== WHAT THIS TASK INVOLVES ==
Below this line are records; transcribe exactly the lines between the one holding "Sneakers Dames |" and the one holding "Etui do OnePlus", inclusive, and omit the pictures.

== ENTRIES SHOWN ==
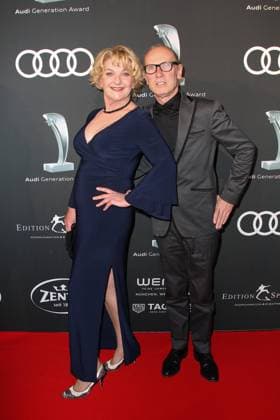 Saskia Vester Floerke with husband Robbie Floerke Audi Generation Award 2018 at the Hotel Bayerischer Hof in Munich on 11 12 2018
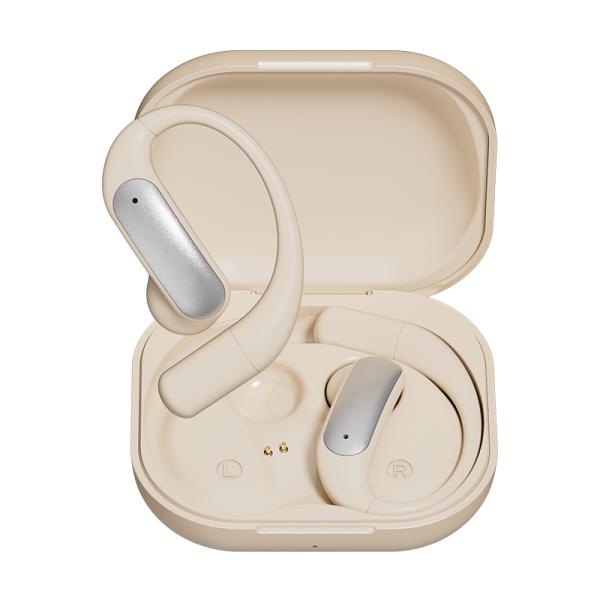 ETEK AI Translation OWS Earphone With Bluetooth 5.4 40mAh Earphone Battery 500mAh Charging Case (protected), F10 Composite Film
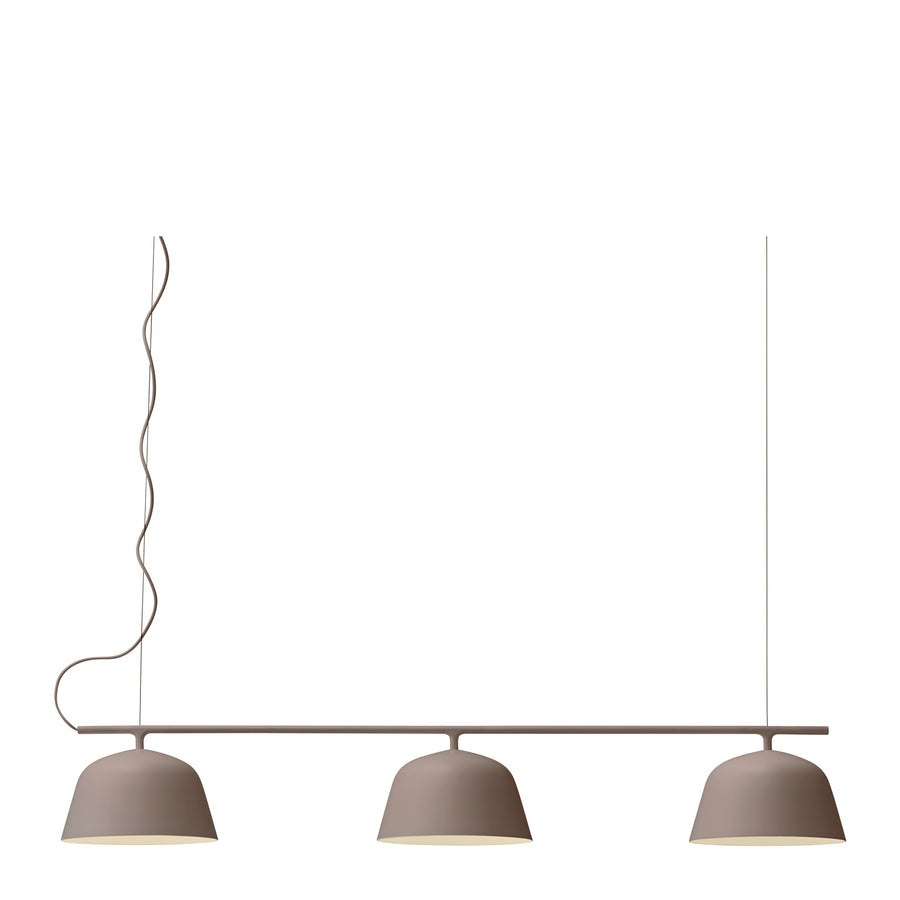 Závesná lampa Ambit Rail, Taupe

---

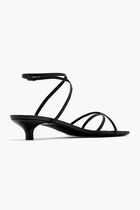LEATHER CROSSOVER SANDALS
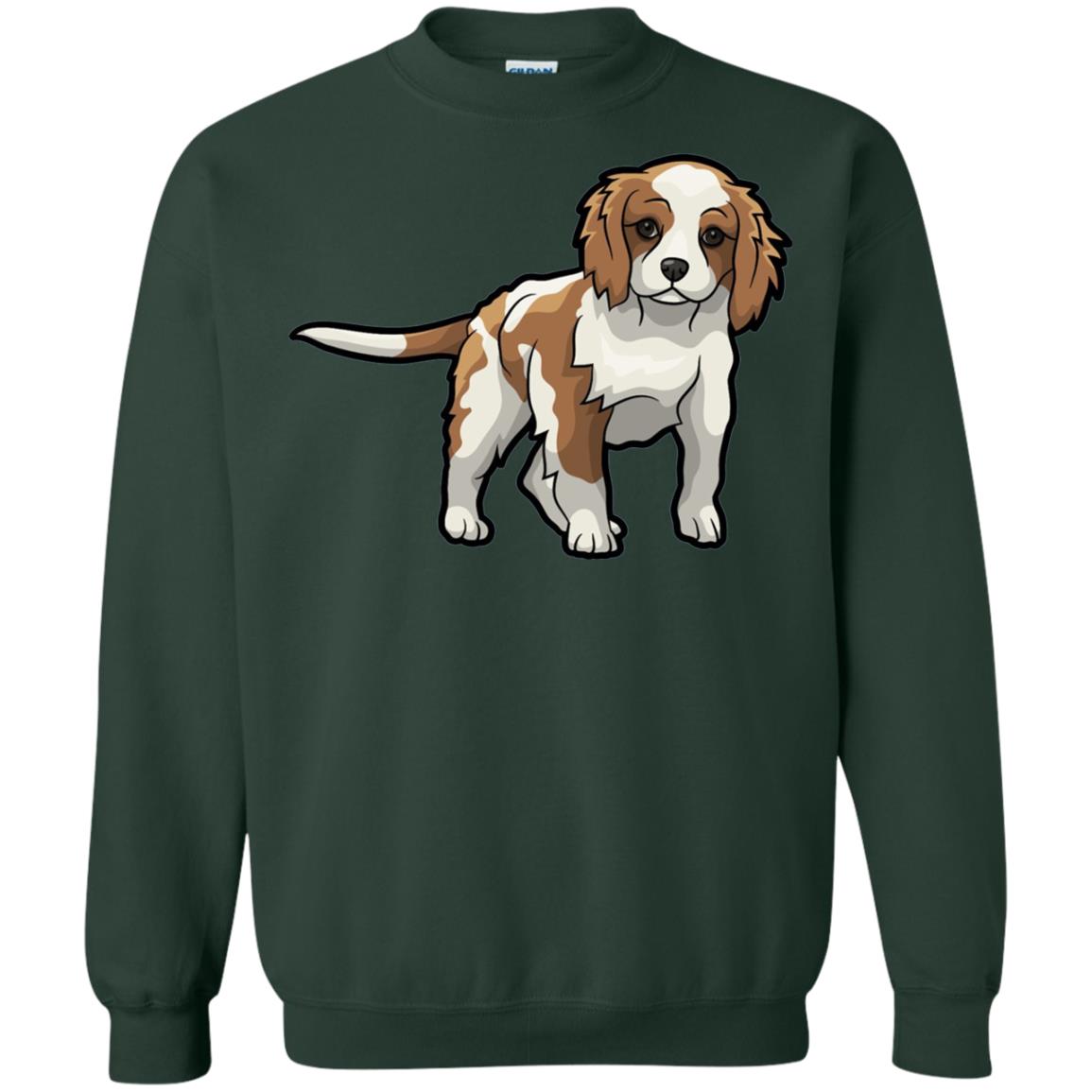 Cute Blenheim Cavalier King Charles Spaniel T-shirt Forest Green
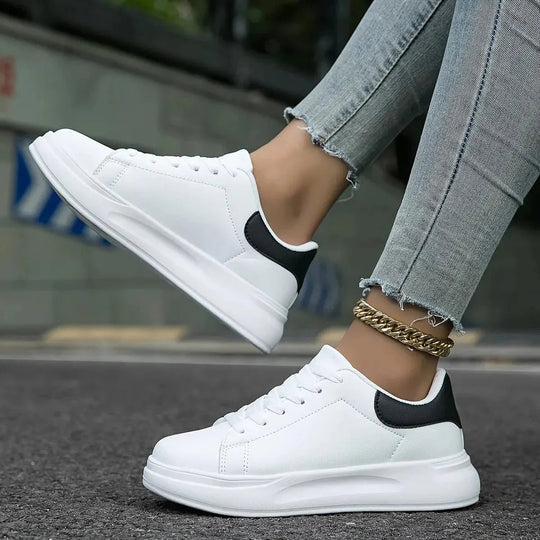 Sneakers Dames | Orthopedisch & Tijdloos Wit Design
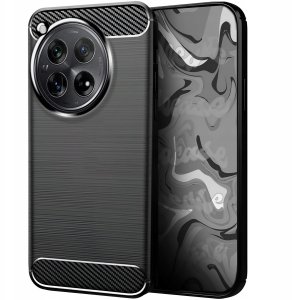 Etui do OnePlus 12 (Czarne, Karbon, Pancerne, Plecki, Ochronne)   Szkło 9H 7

* * *

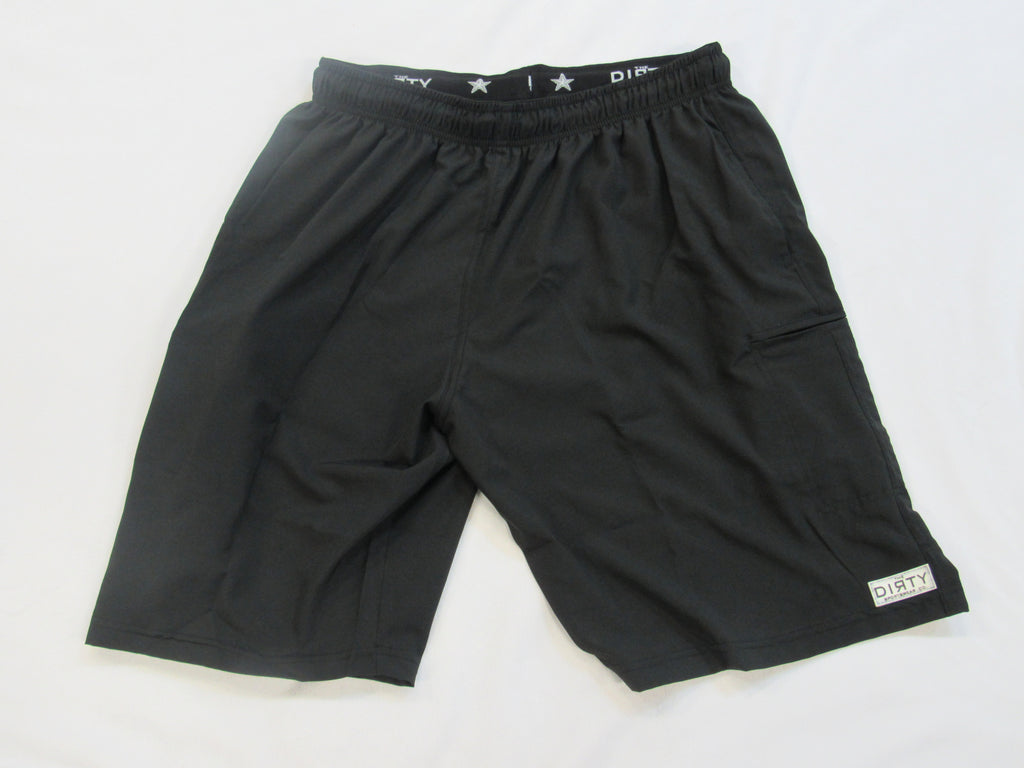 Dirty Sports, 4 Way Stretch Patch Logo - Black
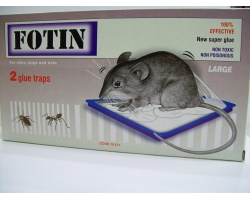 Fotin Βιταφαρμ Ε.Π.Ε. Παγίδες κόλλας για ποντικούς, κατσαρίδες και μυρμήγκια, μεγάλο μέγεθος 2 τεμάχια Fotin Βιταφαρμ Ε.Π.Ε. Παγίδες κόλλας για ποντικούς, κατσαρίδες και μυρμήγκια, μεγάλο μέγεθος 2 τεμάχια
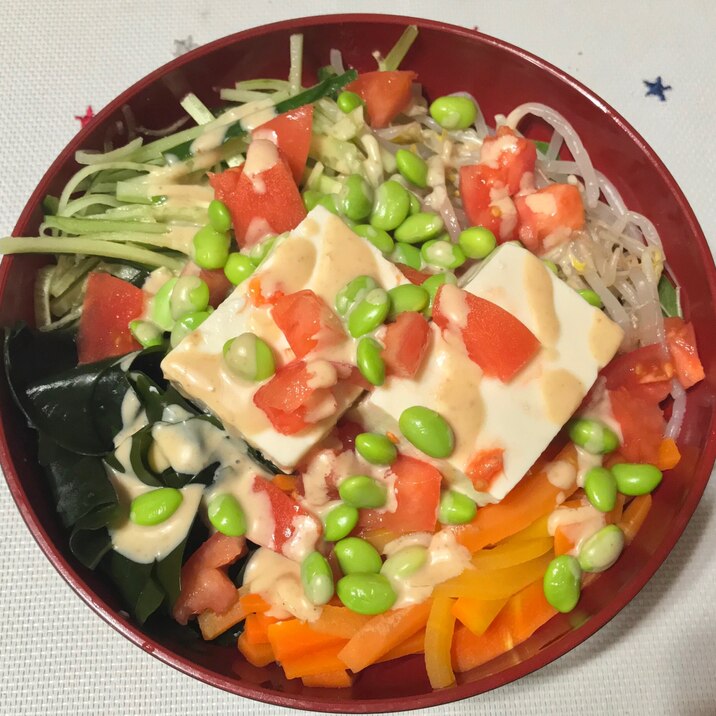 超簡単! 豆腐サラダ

== EXPECTED ANSWER ==
 Sneakers Dames | Orthopedisch & Tijdloos Wit Design
 Etui do OnePlus 12 (Czarne, Karbon, Pancerne, Plecki, Ochronne)   Szkło 9H 7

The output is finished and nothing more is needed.